__Records__
+ + + + + + +

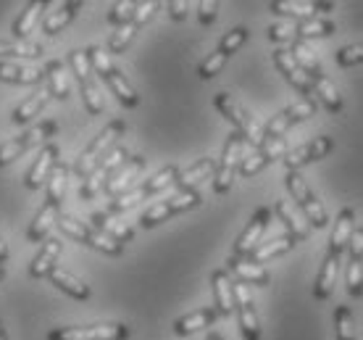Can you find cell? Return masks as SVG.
Instances as JSON below:
<instances>
[{"label": "cell", "instance_id": "1", "mask_svg": "<svg viewBox=\"0 0 363 340\" xmlns=\"http://www.w3.org/2000/svg\"><path fill=\"white\" fill-rule=\"evenodd\" d=\"M124 132H127V124H124V119H113L111 124H106V129H103L100 135H95V140H92L90 146L79 153V158H77V164H74V172H77V177H79V180H87V177L98 169L100 161H103V158L108 156L111 150L116 148L118 138H121Z\"/></svg>", "mask_w": 363, "mask_h": 340}, {"label": "cell", "instance_id": "2", "mask_svg": "<svg viewBox=\"0 0 363 340\" xmlns=\"http://www.w3.org/2000/svg\"><path fill=\"white\" fill-rule=\"evenodd\" d=\"M55 224H58L61 235H66L69 240H77V243H82V246H90V248L100 251V253H106V256H121V253H124V246H121L118 240L103 235V232H98L92 224H84L82 219L58 216Z\"/></svg>", "mask_w": 363, "mask_h": 340}, {"label": "cell", "instance_id": "3", "mask_svg": "<svg viewBox=\"0 0 363 340\" xmlns=\"http://www.w3.org/2000/svg\"><path fill=\"white\" fill-rule=\"evenodd\" d=\"M213 106L218 109V114H224V119L235 124L237 132L245 138V143L255 146V150L261 148V143H264V127H261V124H258V121H255L253 116H250V114L229 95V92H216Z\"/></svg>", "mask_w": 363, "mask_h": 340}, {"label": "cell", "instance_id": "4", "mask_svg": "<svg viewBox=\"0 0 363 340\" xmlns=\"http://www.w3.org/2000/svg\"><path fill=\"white\" fill-rule=\"evenodd\" d=\"M242 158H245V138H242L240 132H232V135L227 138V146H224L221 161L216 164V175H213V193L216 195L229 193V187H232L237 172H240Z\"/></svg>", "mask_w": 363, "mask_h": 340}, {"label": "cell", "instance_id": "5", "mask_svg": "<svg viewBox=\"0 0 363 340\" xmlns=\"http://www.w3.org/2000/svg\"><path fill=\"white\" fill-rule=\"evenodd\" d=\"M284 182H287V190H290V195L295 198V203L300 206V212H303V216L308 219L311 227L324 230V227L329 224L327 209H324V206H321V201L313 195V190H311L308 182L303 180V175H300V172H287Z\"/></svg>", "mask_w": 363, "mask_h": 340}, {"label": "cell", "instance_id": "6", "mask_svg": "<svg viewBox=\"0 0 363 340\" xmlns=\"http://www.w3.org/2000/svg\"><path fill=\"white\" fill-rule=\"evenodd\" d=\"M200 203H203V198H200L198 190H177L172 198L158 201L155 206H150V209L143 214L140 224H143L145 230H150V227H155V224H161V221H166V219H172L177 214L190 212V209H195Z\"/></svg>", "mask_w": 363, "mask_h": 340}, {"label": "cell", "instance_id": "7", "mask_svg": "<svg viewBox=\"0 0 363 340\" xmlns=\"http://www.w3.org/2000/svg\"><path fill=\"white\" fill-rule=\"evenodd\" d=\"M55 132H58V124H55L53 119H48V121H40V124H35L32 129H27L24 135H18V138L9 140V143H3V146H0V169H3V166H9V164H13L16 158H21L27 150L37 148L43 140L53 138Z\"/></svg>", "mask_w": 363, "mask_h": 340}, {"label": "cell", "instance_id": "8", "mask_svg": "<svg viewBox=\"0 0 363 340\" xmlns=\"http://www.w3.org/2000/svg\"><path fill=\"white\" fill-rule=\"evenodd\" d=\"M127 161H129L127 148H121V146L113 148L108 156L98 164V169H95L87 180H82V185H79V198H82V201H92L100 190H106V185H108L111 175H116L118 169L127 164Z\"/></svg>", "mask_w": 363, "mask_h": 340}, {"label": "cell", "instance_id": "9", "mask_svg": "<svg viewBox=\"0 0 363 340\" xmlns=\"http://www.w3.org/2000/svg\"><path fill=\"white\" fill-rule=\"evenodd\" d=\"M129 327L121 322L82 324V327H58L48 332V340H127Z\"/></svg>", "mask_w": 363, "mask_h": 340}, {"label": "cell", "instance_id": "10", "mask_svg": "<svg viewBox=\"0 0 363 340\" xmlns=\"http://www.w3.org/2000/svg\"><path fill=\"white\" fill-rule=\"evenodd\" d=\"M274 64H277V69H279V74L287 79V82L295 87V90L303 95V101H308L311 106H321L316 98V92H313V84H311V77L303 69L298 66V61L292 58L290 48H277L274 50Z\"/></svg>", "mask_w": 363, "mask_h": 340}, {"label": "cell", "instance_id": "11", "mask_svg": "<svg viewBox=\"0 0 363 340\" xmlns=\"http://www.w3.org/2000/svg\"><path fill=\"white\" fill-rule=\"evenodd\" d=\"M332 148H335L332 138L318 135V138H313L311 143H306V146L295 148V150H287L284 166H287V172H300L303 166L316 164V161H321V158H327L329 153H332Z\"/></svg>", "mask_w": 363, "mask_h": 340}, {"label": "cell", "instance_id": "12", "mask_svg": "<svg viewBox=\"0 0 363 340\" xmlns=\"http://www.w3.org/2000/svg\"><path fill=\"white\" fill-rule=\"evenodd\" d=\"M269 221H272V212H269L266 206L255 209V214L250 216V221H247V227L242 230V235L235 240V253H232V256L250 258V253H253V251L261 246V238H264V232H266V227H269Z\"/></svg>", "mask_w": 363, "mask_h": 340}, {"label": "cell", "instance_id": "13", "mask_svg": "<svg viewBox=\"0 0 363 340\" xmlns=\"http://www.w3.org/2000/svg\"><path fill=\"white\" fill-rule=\"evenodd\" d=\"M235 312H237L240 330H242V338L261 340L258 312H255V304H253V298H250V290H247L245 283H235Z\"/></svg>", "mask_w": 363, "mask_h": 340}, {"label": "cell", "instance_id": "14", "mask_svg": "<svg viewBox=\"0 0 363 340\" xmlns=\"http://www.w3.org/2000/svg\"><path fill=\"white\" fill-rule=\"evenodd\" d=\"M272 13L281 18H298V21H306V18L321 16L327 11L335 9V3H318V0H274L269 3Z\"/></svg>", "mask_w": 363, "mask_h": 340}, {"label": "cell", "instance_id": "15", "mask_svg": "<svg viewBox=\"0 0 363 340\" xmlns=\"http://www.w3.org/2000/svg\"><path fill=\"white\" fill-rule=\"evenodd\" d=\"M316 114V106H311L308 101H298L292 103V106H287V109L281 111V114H277L269 124L264 127V135L266 138H284V132L290 127H295L298 121L308 119V116H313Z\"/></svg>", "mask_w": 363, "mask_h": 340}, {"label": "cell", "instance_id": "16", "mask_svg": "<svg viewBox=\"0 0 363 340\" xmlns=\"http://www.w3.org/2000/svg\"><path fill=\"white\" fill-rule=\"evenodd\" d=\"M274 212H277V216L281 219V224L287 227V235H290L295 243H303V240L311 238L308 219H306V216H303V212H298L290 201H277Z\"/></svg>", "mask_w": 363, "mask_h": 340}, {"label": "cell", "instance_id": "17", "mask_svg": "<svg viewBox=\"0 0 363 340\" xmlns=\"http://www.w3.org/2000/svg\"><path fill=\"white\" fill-rule=\"evenodd\" d=\"M211 287H213V301H216L218 317H232L235 314V283L229 280L227 269H216L211 275Z\"/></svg>", "mask_w": 363, "mask_h": 340}, {"label": "cell", "instance_id": "18", "mask_svg": "<svg viewBox=\"0 0 363 340\" xmlns=\"http://www.w3.org/2000/svg\"><path fill=\"white\" fill-rule=\"evenodd\" d=\"M143 169H145V158H143V156H132L127 164L121 166L116 175L108 180V185H106V193H108L111 198L129 193V190H132V185L137 182V177L143 175Z\"/></svg>", "mask_w": 363, "mask_h": 340}, {"label": "cell", "instance_id": "19", "mask_svg": "<svg viewBox=\"0 0 363 340\" xmlns=\"http://www.w3.org/2000/svg\"><path fill=\"white\" fill-rule=\"evenodd\" d=\"M227 272L237 277V283H245V285L250 283V285L266 287L269 283H272V275L266 272V267H261V264H253L250 258L232 256L227 261Z\"/></svg>", "mask_w": 363, "mask_h": 340}, {"label": "cell", "instance_id": "20", "mask_svg": "<svg viewBox=\"0 0 363 340\" xmlns=\"http://www.w3.org/2000/svg\"><path fill=\"white\" fill-rule=\"evenodd\" d=\"M61 238H45L43 240V246H40V251H37L35 261L29 264V275L35 277V280H40V277H50V272H53L58 264V258H61Z\"/></svg>", "mask_w": 363, "mask_h": 340}, {"label": "cell", "instance_id": "21", "mask_svg": "<svg viewBox=\"0 0 363 340\" xmlns=\"http://www.w3.org/2000/svg\"><path fill=\"white\" fill-rule=\"evenodd\" d=\"M55 164H58V148H55L53 143H48V146L40 148V156H37V161L27 172V180H24V182H27L29 190H40V185L50 177Z\"/></svg>", "mask_w": 363, "mask_h": 340}, {"label": "cell", "instance_id": "22", "mask_svg": "<svg viewBox=\"0 0 363 340\" xmlns=\"http://www.w3.org/2000/svg\"><path fill=\"white\" fill-rule=\"evenodd\" d=\"M353 230H355V212L353 209H342V212L337 214V221H335V230H332V238H329V253L332 256H342V251L347 248V243L353 238Z\"/></svg>", "mask_w": 363, "mask_h": 340}, {"label": "cell", "instance_id": "23", "mask_svg": "<svg viewBox=\"0 0 363 340\" xmlns=\"http://www.w3.org/2000/svg\"><path fill=\"white\" fill-rule=\"evenodd\" d=\"M340 277V258L332 256L327 251V256L321 258V269H318L316 285H313V298L316 301H327L329 295L335 293V283Z\"/></svg>", "mask_w": 363, "mask_h": 340}, {"label": "cell", "instance_id": "24", "mask_svg": "<svg viewBox=\"0 0 363 340\" xmlns=\"http://www.w3.org/2000/svg\"><path fill=\"white\" fill-rule=\"evenodd\" d=\"M0 79L11 84H37L45 79V69L21 66L16 61H0Z\"/></svg>", "mask_w": 363, "mask_h": 340}, {"label": "cell", "instance_id": "25", "mask_svg": "<svg viewBox=\"0 0 363 340\" xmlns=\"http://www.w3.org/2000/svg\"><path fill=\"white\" fill-rule=\"evenodd\" d=\"M50 283H53L58 290H64V293H69L72 298H77V301H87L92 295L90 285L84 283V280H79L77 275H72V272H66V269L55 267L53 272H50V277H48Z\"/></svg>", "mask_w": 363, "mask_h": 340}, {"label": "cell", "instance_id": "26", "mask_svg": "<svg viewBox=\"0 0 363 340\" xmlns=\"http://www.w3.org/2000/svg\"><path fill=\"white\" fill-rule=\"evenodd\" d=\"M216 175V161L213 158H200L192 166H187L184 172H179L177 177V187L179 190H198V185L206 180V177Z\"/></svg>", "mask_w": 363, "mask_h": 340}, {"label": "cell", "instance_id": "27", "mask_svg": "<svg viewBox=\"0 0 363 340\" xmlns=\"http://www.w3.org/2000/svg\"><path fill=\"white\" fill-rule=\"evenodd\" d=\"M218 312L216 309H198V312H190L184 314V317H179L177 322H174V335H192V332L198 330H206V327H211V324L216 322Z\"/></svg>", "mask_w": 363, "mask_h": 340}, {"label": "cell", "instance_id": "28", "mask_svg": "<svg viewBox=\"0 0 363 340\" xmlns=\"http://www.w3.org/2000/svg\"><path fill=\"white\" fill-rule=\"evenodd\" d=\"M311 84H313V92H316L318 103L329 111V114H340L342 111V98H340V92H337L335 82L329 79L327 74H313L311 77Z\"/></svg>", "mask_w": 363, "mask_h": 340}, {"label": "cell", "instance_id": "29", "mask_svg": "<svg viewBox=\"0 0 363 340\" xmlns=\"http://www.w3.org/2000/svg\"><path fill=\"white\" fill-rule=\"evenodd\" d=\"M50 98H53V95H50V90H48V84H45V87H40L35 95H29L27 101L18 103L16 109H13V116H11V119H13V124H29V121L35 119L40 111L45 109Z\"/></svg>", "mask_w": 363, "mask_h": 340}, {"label": "cell", "instance_id": "30", "mask_svg": "<svg viewBox=\"0 0 363 340\" xmlns=\"http://www.w3.org/2000/svg\"><path fill=\"white\" fill-rule=\"evenodd\" d=\"M103 82L108 84L111 87V92L116 95V101L124 106V109H137V103H140V95H137V90L129 84V79L124 77V74L118 72L116 66L108 72V77L103 79Z\"/></svg>", "mask_w": 363, "mask_h": 340}, {"label": "cell", "instance_id": "31", "mask_svg": "<svg viewBox=\"0 0 363 340\" xmlns=\"http://www.w3.org/2000/svg\"><path fill=\"white\" fill-rule=\"evenodd\" d=\"M295 246H298V243H295V240L284 232V235H277L274 240H266V243H261V246L250 253V261L264 267V261H272V258H277V256H281V253L292 251Z\"/></svg>", "mask_w": 363, "mask_h": 340}, {"label": "cell", "instance_id": "32", "mask_svg": "<svg viewBox=\"0 0 363 340\" xmlns=\"http://www.w3.org/2000/svg\"><path fill=\"white\" fill-rule=\"evenodd\" d=\"M90 219H92V227H95V230L103 232V235H108V238H113V240H118L121 246L129 243V240H135L132 227H127V224H121V221H116V219H111V214L95 212Z\"/></svg>", "mask_w": 363, "mask_h": 340}, {"label": "cell", "instance_id": "33", "mask_svg": "<svg viewBox=\"0 0 363 340\" xmlns=\"http://www.w3.org/2000/svg\"><path fill=\"white\" fill-rule=\"evenodd\" d=\"M82 9V3H77V0H69V3H61V6H55V11L48 13V18L43 21V32L45 35H58L61 29L69 27V21L77 16V11Z\"/></svg>", "mask_w": 363, "mask_h": 340}, {"label": "cell", "instance_id": "34", "mask_svg": "<svg viewBox=\"0 0 363 340\" xmlns=\"http://www.w3.org/2000/svg\"><path fill=\"white\" fill-rule=\"evenodd\" d=\"M55 219H58V206L50 201L43 203V209L37 212V216L32 219V224H29L27 230V240H32V243H40V240L48 238V230L55 224Z\"/></svg>", "mask_w": 363, "mask_h": 340}, {"label": "cell", "instance_id": "35", "mask_svg": "<svg viewBox=\"0 0 363 340\" xmlns=\"http://www.w3.org/2000/svg\"><path fill=\"white\" fill-rule=\"evenodd\" d=\"M45 79H48V90L53 98L58 101H66L69 92H72V82H69V74H66V66L61 61H50L45 66Z\"/></svg>", "mask_w": 363, "mask_h": 340}, {"label": "cell", "instance_id": "36", "mask_svg": "<svg viewBox=\"0 0 363 340\" xmlns=\"http://www.w3.org/2000/svg\"><path fill=\"white\" fill-rule=\"evenodd\" d=\"M295 35H298L300 43L318 40V37H332L335 35V24H332L329 18L313 16V18H306V21H298V24H295Z\"/></svg>", "mask_w": 363, "mask_h": 340}, {"label": "cell", "instance_id": "37", "mask_svg": "<svg viewBox=\"0 0 363 340\" xmlns=\"http://www.w3.org/2000/svg\"><path fill=\"white\" fill-rule=\"evenodd\" d=\"M45 9H50V3H40V0L29 3L27 9H24V13L13 21V35H16V40H21V43H24V37L35 29V24L40 21V13H43Z\"/></svg>", "mask_w": 363, "mask_h": 340}, {"label": "cell", "instance_id": "38", "mask_svg": "<svg viewBox=\"0 0 363 340\" xmlns=\"http://www.w3.org/2000/svg\"><path fill=\"white\" fill-rule=\"evenodd\" d=\"M40 55H43V45L40 43H21V40L9 43V40H0V58H16V61L27 58V61H35Z\"/></svg>", "mask_w": 363, "mask_h": 340}, {"label": "cell", "instance_id": "39", "mask_svg": "<svg viewBox=\"0 0 363 340\" xmlns=\"http://www.w3.org/2000/svg\"><path fill=\"white\" fill-rule=\"evenodd\" d=\"M66 185H69V166L55 164L50 177H48V201L55 203L61 209V203L66 198Z\"/></svg>", "mask_w": 363, "mask_h": 340}, {"label": "cell", "instance_id": "40", "mask_svg": "<svg viewBox=\"0 0 363 340\" xmlns=\"http://www.w3.org/2000/svg\"><path fill=\"white\" fill-rule=\"evenodd\" d=\"M177 177H179V169H177L174 164H169V166H164L161 172H155L150 180H145L140 187H143V193H145V198H147V195L161 193V190H166L169 185H174L177 182Z\"/></svg>", "mask_w": 363, "mask_h": 340}, {"label": "cell", "instance_id": "41", "mask_svg": "<svg viewBox=\"0 0 363 340\" xmlns=\"http://www.w3.org/2000/svg\"><path fill=\"white\" fill-rule=\"evenodd\" d=\"M290 53H292V58L298 61V66L303 69V72L308 74V77H313V74H321L324 69H321V64H318V58L313 55V50H311L306 43H292V48H290Z\"/></svg>", "mask_w": 363, "mask_h": 340}, {"label": "cell", "instance_id": "42", "mask_svg": "<svg viewBox=\"0 0 363 340\" xmlns=\"http://www.w3.org/2000/svg\"><path fill=\"white\" fill-rule=\"evenodd\" d=\"M345 283H347V293L353 295V298H361L363 295V256H350L347 272H345Z\"/></svg>", "mask_w": 363, "mask_h": 340}, {"label": "cell", "instance_id": "43", "mask_svg": "<svg viewBox=\"0 0 363 340\" xmlns=\"http://www.w3.org/2000/svg\"><path fill=\"white\" fill-rule=\"evenodd\" d=\"M82 103H84V109H87V114H92V116L103 114V109H106V103H103V92H100V87H98L95 79H90V82L82 84Z\"/></svg>", "mask_w": 363, "mask_h": 340}, {"label": "cell", "instance_id": "44", "mask_svg": "<svg viewBox=\"0 0 363 340\" xmlns=\"http://www.w3.org/2000/svg\"><path fill=\"white\" fill-rule=\"evenodd\" d=\"M247 37H250V32H247V27H235V29H229L227 35L221 37V43H218V50L227 55H232V53H237L240 48L245 45L247 43Z\"/></svg>", "mask_w": 363, "mask_h": 340}, {"label": "cell", "instance_id": "45", "mask_svg": "<svg viewBox=\"0 0 363 340\" xmlns=\"http://www.w3.org/2000/svg\"><path fill=\"white\" fill-rule=\"evenodd\" d=\"M69 64H72V72L77 74L79 84L95 79V77H92L90 58H87V50H72V53H69Z\"/></svg>", "mask_w": 363, "mask_h": 340}, {"label": "cell", "instance_id": "46", "mask_svg": "<svg viewBox=\"0 0 363 340\" xmlns=\"http://www.w3.org/2000/svg\"><path fill=\"white\" fill-rule=\"evenodd\" d=\"M335 324H337V340H355L353 314H350V309H347V306H337Z\"/></svg>", "mask_w": 363, "mask_h": 340}, {"label": "cell", "instance_id": "47", "mask_svg": "<svg viewBox=\"0 0 363 340\" xmlns=\"http://www.w3.org/2000/svg\"><path fill=\"white\" fill-rule=\"evenodd\" d=\"M135 9L137 3H132V0L113 3V9L108 11V21L113 27H127V24H132V18H135Z\"/></svg>", "mask_w": 363, "mask_h": 340}, {"label": "cell", "instance_id": "48", "mask_svg": "<svg viewBox=\"0 0 363 340\" xmlns=\"http://www.w3.org/2000/svg\"><path fill=\"white\" fill-rule=\"evenodd\" d=\"M87 58H90L92 74H98L100 79H106V77H108V72L113 69L108 53H106V50H103L100 45H90V48H87Z\"/></svg>", "mask_w": 363, "mask_h": 340}, {"label": "cell", "instance_id": "49", "mask_svg": "<svg viewBox=\"0 0 363 340\" xmlns=\"http://www.w3.org/2000/svg\"><path fill=\"white\" fill-rule=\"evenodd\" d=\"M140 201H145V193H143V187L137 185V187H132L129 193L116 195V198H111V214L129 212V209H132V206H137Z\"/></svg>", "mask_w": 363, "mask_h": 340}, {"label": "cell", "instance_id": "50", "mask_svg": "<svg viewBox=\"0 0 363 340\" xmlns=\"http://www.w3.org/2000/svg\"><path fill=\"white\" fill-rule=\"evenodd\" d=\"M135 35H137V27L135 24H127V27H118L113 35H111V40H108V50L111 53H124L129 48V43L135 40Z\"/></svg>", "mask_w": 363, "mask_h": 340}, {"label": "cell", "instance_id": "51", "mask_svg": "<svg viewBox=\"0 0 363 340\" xmlns=\"http://www.w3.org/2000/svg\"><path fill=\"white\" fill-rule=\"evenodd\" d=\"M258 150L264 153L269 164H272V161H277V158H281V161H284V156H287V140H284V138H266V135H264V143H261V148H258Z\"/></svg>", "mask_w": 363, "mask_h": 340}, {"label": "cell", "instance_id": "52", "mask_svg": "<svg viewBox=\"0 0 363 340\" xmlns=\"http://www.w3.org/2000/svg\"><path fill=\"white\" fill-rule=\"evenodd\" d=\"M224 64H227V55L221 53V50H213V53L203 61V64L198 66V74H200V79H213L221 69H224Z\"/></svg>", "mask_w": 363, "mask_h": 340}, {"label": "cell", "instance_id": "53", "mask_svg": "<svg viewBox=\"0 0 363 340\" xmlns=\"http://www.w3.org/2000/svg\"><path fill=\"white\" fill-rule=\"evenodd\" d=\"M337 64L342 66V69H350V66L363 64V43L340 48V50H337Z\"/></svg>", "mask_w": 363, "mask_h": 340}, {"label": "cell", "instance_id": "54", "mask_svg": "<svg viewBox=\"0 0 363 340\" xmlns=\"http://www.w3.org/2000/svg\"><path fill=\"white\" fill-rule=\"evenodd\" d=\"M269 40H272V43H277L279 48H284V43H298L295 24H284V21H279V24L269 27Z\"/></svg>", "mask_w": 363, "mask_h": 340}, {"label": "cell", "instance_id": "55", "mask_svg": "<svg viewBox=\"0 0 363 340\" xmlns=\"http://www.w3.org/2000/svg\"><path fill=\"white\" fill-rule=\"evenodd\" d=\"M266 166H269L266 156L261 153V150H255V153L242 158V164H240V177H255L261 169H266Z\"/></svg>", "mask_w": 363, "mask_h": 340}, {"label": "cell", "instance_id": "56", "mask_svg": "<svg viewBox=\"0 0 363 340\" xmlns=\"http://www.w3.org/2000/svg\"><path fill=\"white\" fill-rule=\"evenodd\" d=\"M158 9H161V3H155V0H145V3H137L132 24H135V27L140 29L143 24H147V21H150V18L155 16V11H158Z\"/></svg>", "mask_w": 363, "mask_h": 340}, {"label": "cell", "instance_id": "57", "mask_svg": "<svg viewBox=\"0 0 363 340\" xmlns=\"http://www.w3.org/2000/svg\"><path fill=\"white\" fill-rule=\"evenodd\" d=\"M218 16V3L216 0H200L198 3V18L203 27H211Z\"/></svg>", "mask_w": 363, "mask_h": 340}, {"label": "cell", "instance_id": "58", "mask_svg": "<svg viewBox=\"0 0 363 340\" xmlns=\"http://www.w3.org/2000/svg\"><path fill=\"white\" fill-rule=\"evenodd\" d=\"M166 9H169V16H172L174 21H184V18H187V11H190V3H187V0H169Z\"/></svg>", "mask_w": 363, "mask_h": 340}, {"label": "cell", "instance_id": "59", "mask_svg": "<svg viewBox=\"0 0 363 340\" xmlns=\"http://www.w3.org/2000/svg\"><path fill=\"white\" fill-rule=\"evenodd\" d=\"M9 261V248H6V243H3V238H0V267Z\"/></svg>", "mask_w": 363, "mask_h": 340}, {"label": "cell", "instance_id": "60", "mask_svg": "<svg viewBox=\"0 0 363 340\" xmlns=\"http://www.w3.org/2000/svg\"><path fill=\"white\" fill-rule=\"evenodd\" d=\"M0 340H9V335H6V327H3V322H0Z\"/></svg>", "mask_w": 363, "mask_h": 340}, {"label": "cell", "instance_id": "61", "mask_svg": "<svg viewBox=\"0 0 363 340\" xmlns=\"http://www.w3.org/2000/svg\"><path fill=\"white\" fill-rule=\"evenodd\" d=\"M208 340H224V338H221V335H216V332H211Z\"/></svg>", "mask_w": 363, "mask_h": 340}, {"label": "cell", "instance_id": "62", "mask_svg": "<svg viewBox=\"0 0 363 340\" xmlns=\"http://www.w3.org/2000/svg\"><path fill=\"white\" fill-rule=\"evenodd\" d=\"M3 280H6V269L0 267V283H3Z\"/></svg>", "mask_w": 363, "mask_h": 340}]
</instances>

+ + + + + + +

__Work to be completed__
Edit the material starting with its first line and going on through the line with "<instances>", changing "masks" to "outlines" and leaving all else as it stands. Leave the pictures out of your answer.

__Reply to the task__
Can you find cell? Return outlines as SVG.
Instances as JSON below:
<instances>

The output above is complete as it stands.